#### What the exercise asks
Copy out all of the records below with each "furthest" changed to "farthest" and nothing else altered. Leave the pictures out.

— start Given data —

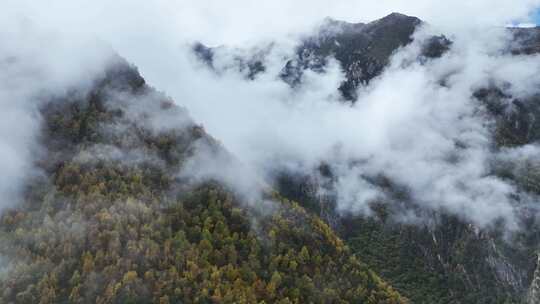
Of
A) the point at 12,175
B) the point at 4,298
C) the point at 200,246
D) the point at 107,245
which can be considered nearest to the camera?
the point at 4,298

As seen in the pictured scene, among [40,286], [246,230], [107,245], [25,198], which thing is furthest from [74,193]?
[246,230]

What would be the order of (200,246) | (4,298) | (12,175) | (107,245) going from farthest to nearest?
(12,175), (200,246), (107,245), (4,298)

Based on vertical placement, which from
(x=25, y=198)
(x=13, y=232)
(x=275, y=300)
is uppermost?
(x=25, y=198)

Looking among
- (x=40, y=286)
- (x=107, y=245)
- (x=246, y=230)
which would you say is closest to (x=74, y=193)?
(x=107, y=245)

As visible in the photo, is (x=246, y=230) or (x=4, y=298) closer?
(x=4, y=298)

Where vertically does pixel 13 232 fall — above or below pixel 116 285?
above

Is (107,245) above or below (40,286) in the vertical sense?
above

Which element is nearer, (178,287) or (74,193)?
(178,287)

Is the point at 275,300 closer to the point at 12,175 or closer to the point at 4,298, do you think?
the point at 4,298

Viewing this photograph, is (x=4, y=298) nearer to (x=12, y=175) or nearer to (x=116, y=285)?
(x=116, y=285)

— end Given data —

#### Exercise output
Of
A) the point at 12,175
B) the point at 4,298
C) the point at 200,246
D) the point at 107,245
which can be considered nearest to the camera?
the point at 4,298

As seen in the pictured scene, among [40,286], [246,230], [107,245], [25,198], which thing is farthest from [74,193]?
[246,230]

What would be the order of (200,246) | (4,298) | (12,175) | (107,245) going from farthest to nearest?
(12,175), (200,246), (107,245), (4,298)

Based on vertical placement, which from
(x=25, y=198)
(x=13, y=232)
(x=275, y=300)
is uppermost?
(x=25, y=198)

Looking among
- (x=40, y=286)
- (x=107, y=245)
- (x=246, y=230)
which would you say is closest to (x=74, y=193)?
(x=107, y=245)

As visible in the photo, is (x=246, y=230) or (x=4, y=298) closer?
(x=4, y=298)

Where vertically does pixel 13 232 fall — above or below pixel 116 285?
above

Is (107,245) above or below (40,286) in the vertical sense?
above

Which element is nearer, (178,287) or (74,193)?
(178,287)

Is the point at 275,300 closer to the point at 12,175 or closer to the point at 4,298, do you think?
the point at 4,298

Viewing this photograph, is (x=4, y=298) nearer to (x=12, y=175) or nearer to (x=116, y=285)?
(x=116, y=285)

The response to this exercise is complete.